A Review of Gradient Boosted Trees
GBDT is an ensemble model of decision trees, which are trained in sequence. In each iteration, a new tree is constructed to predict the negative gradient (typically the residual error) of its previous prediction compared to a target value. By then adding this negative gradient (multiplied by a learning rate) to the previous output, its new prediction is moved closer to the target value, i.e. gradient descent.

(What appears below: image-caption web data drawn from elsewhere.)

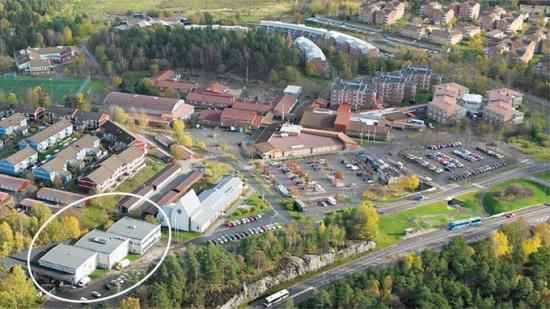 Flygvy över Furulunds centrum. På den inringade fastigheten planerar Ikano Bostad att bygga cirka 100 bostäder.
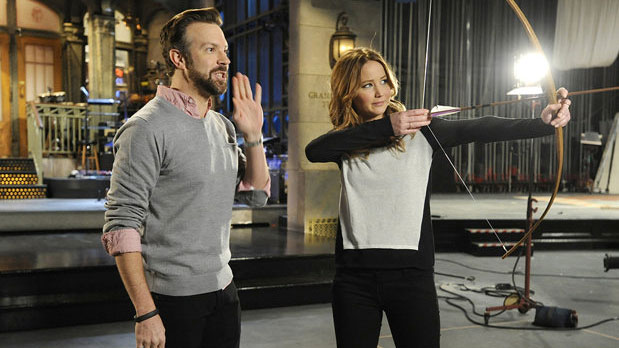 Jason Sudeikis and Jennifer Lawrence (Photo: NBC)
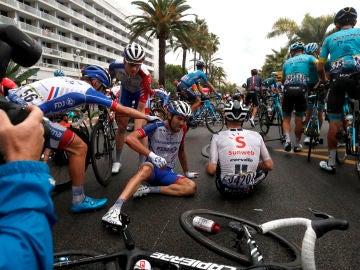 Imagen de una de las caídas que se han producido en la primera etapa del Tour 2020
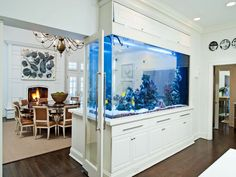aquarium maison de séparation encastré dans un meuble aquarium blanc à tiroirs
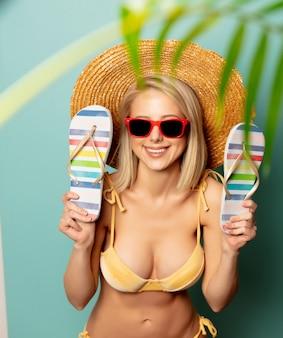 Mooie blondevrouw in bikini met wipschakelaars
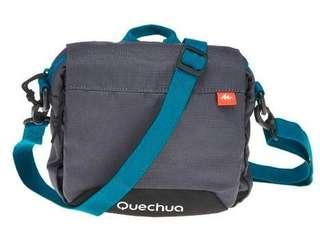 Multicompartment small bag for hiking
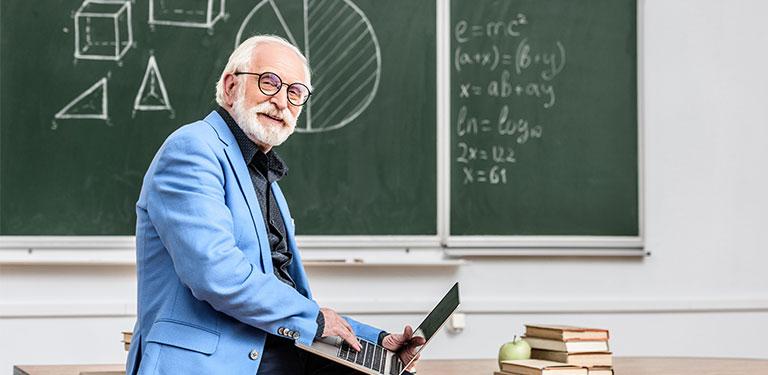 professor sidder foran tavlen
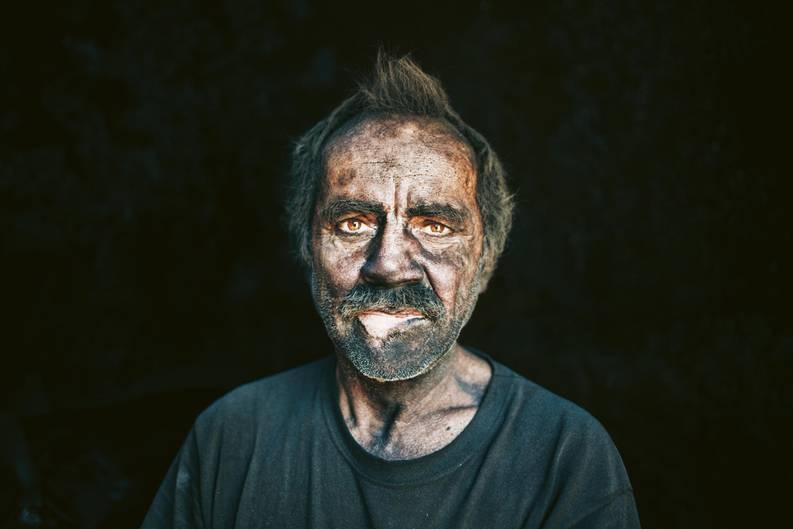Die dunklen Männer wurden oft als Außenseiter beargwöhnt. Seit er Anfang zwanzig ist, arbeitet der 56-jährige Zbyszek als Köhler – einst im Dienste von Polens Stahlindustrie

The main cost in GBDT lies in learning the decision trees, and the most costly part of learning a decision tree is evaluating every possible split point that can be made across all features for maximum information gain.
Information Gain
The intuition is quite straight forward. Consider a simple example with 5 input/output pairs like the image below:
The initial prediction is just the average value of our datapoints’ labels. Our gradients (i.e. residuals) are the green dotted lines. What GBDT learns to do is predict the residuals and add the difference to the prediction, so that our final prediction might closer to our datapoints. The way it does this prediction is by splitting the data into separate “bins”, and adding the average residual within those bins to the initial prediction.
So for example with this split point here, the average of the left side’s residuals might be something like $-3$. While on the right side it could be $+6$. So then using this split point, whenever a data instance comes up to the left of it, it will add $+3$ to its current prediction, while if one comes up to the right it’ll add $-6$. (In reality we also multiply the residual by a learning rate, but that’s besides the point)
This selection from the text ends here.